The International Space Station best portrays the international character of space today.

If that’s true, it should be taken as a loud and clear warning that we should be running as far, and and as fast, from “international cooperation” as we possibly can.

The largest cooperative scientific and technological program in history, the space station draws on the resources and technical capabilities of nations around the world. It has brought the two Cold War adversaries together to work for a common cause, and arguably has done more to further understanding and cooperation between the two nations than many comparable programs.

What they don’t note is that it is years behind schedule, billions over budget, and still accomplishes little of value to actually advancing us in space, other than continuing to keep many people employed at Mr. Abbey’s former center, and other places. But, hey…it promotes international cooperation, so that’s all right. Right?

The piece goes on to describe the four “barriers,” of which only one (export control) really is. While it’s troubling that not as many native-born are getting advanced science and engineering degrees as there used to be, there will be no shortage of engineers, since the foreign born will more than pick up the slack. It’s perhaps a relevant public policy issue, but it’s not a “barrier” to our sending people back to the moon.

The most tendentious “barrier” is what the authors claim is inadequate planning and budgets for the vision:

President George W. Bush’s NASA Plan, which echoed that of President George H. W. Bush over a decade before, is bold by any measure. It is also incomplete and unrealistic. It is incomplete, in part, because it raises serious questions about the future commitment of the United States to astronomy and to planetary, earth, and space science. It is unrealistic from the perspectives of cost, timetable, and technological capability. It raises expectations that are not matched by the Administration’s commitments. Indeed, pursuit of the NASA Plan, as formulated, is likely to result in substantial harm to the U.S. space program.

Even if one buys their premise–that expectations don’t match commitments, that all depends on what means by the “U.S. space program,” doesn’t it? They seem (like many space policy analysts) to be hung up on science, as though that’s the raison d’être of the program. Leaving that aside, they (disingenuously, in my opinion) attempt to back up this statement:

The first part of the NASA Plan, as proposed, was to be funded by adding $1 billion to the NASA budget over five years, and reallocating $11 billion from within the NASA budget during the same time frame.

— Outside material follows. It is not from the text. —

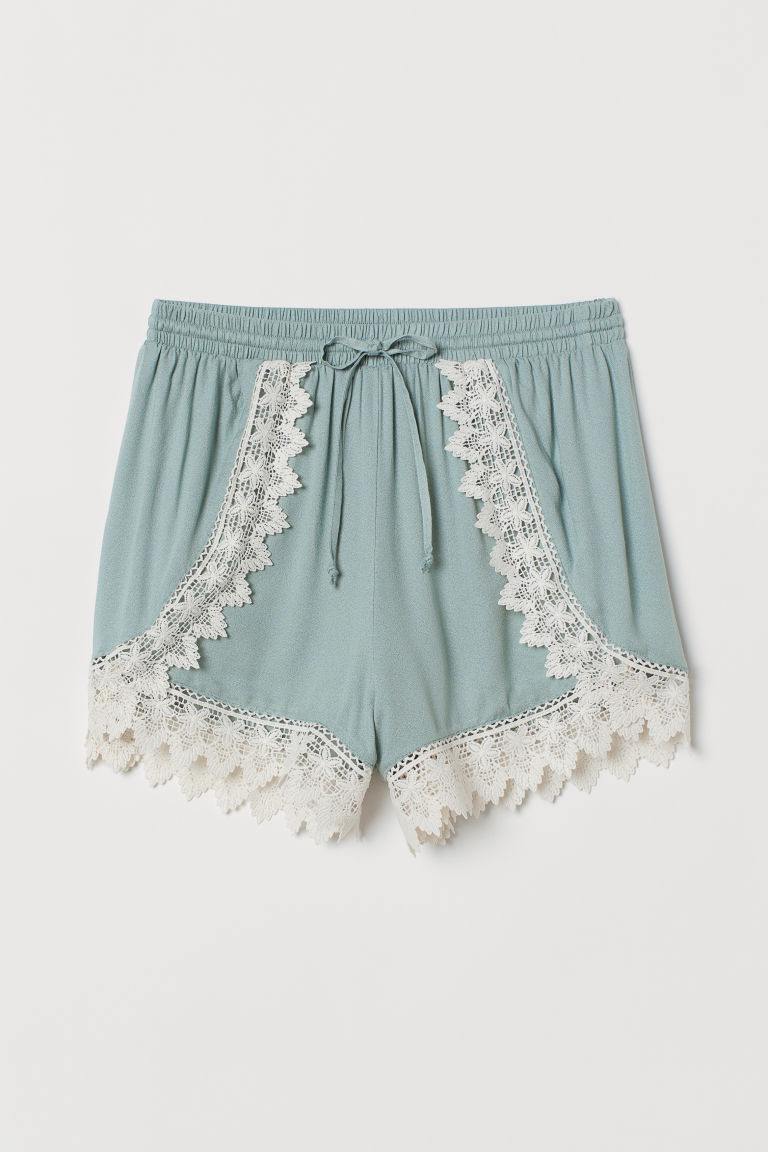 Lace-trimmed shorts - Dusky green -  | H&M IE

These amounts were within the annual 5 percent increase the current Administration planned to add to the NASA base budget (approximately $15 billion) starting in fiscal year 2005. This budget, however, was very small in comparison to the cost of going to the Moon with the Apollo program. The cost of the Apollo program was approximately $25 billion in 1960 dollars or $125 billion in 2004 dollars, and the objectives of the NASA Plan are, in many ways, no less challenging.

This is a very misleading comparison, for two reasons.

First, as the president himself said, this is not a race, but a vision. Apollo was a race. Money was essentially no object, as long as we beat the Soviets to the moon. The vision will be budget constrained. NASA’s (and Mike Griffin’s) challenge is to accomplish those few milestones that were laid out in the president’s plan within those constraints. It will cost that much, and no more, by definition.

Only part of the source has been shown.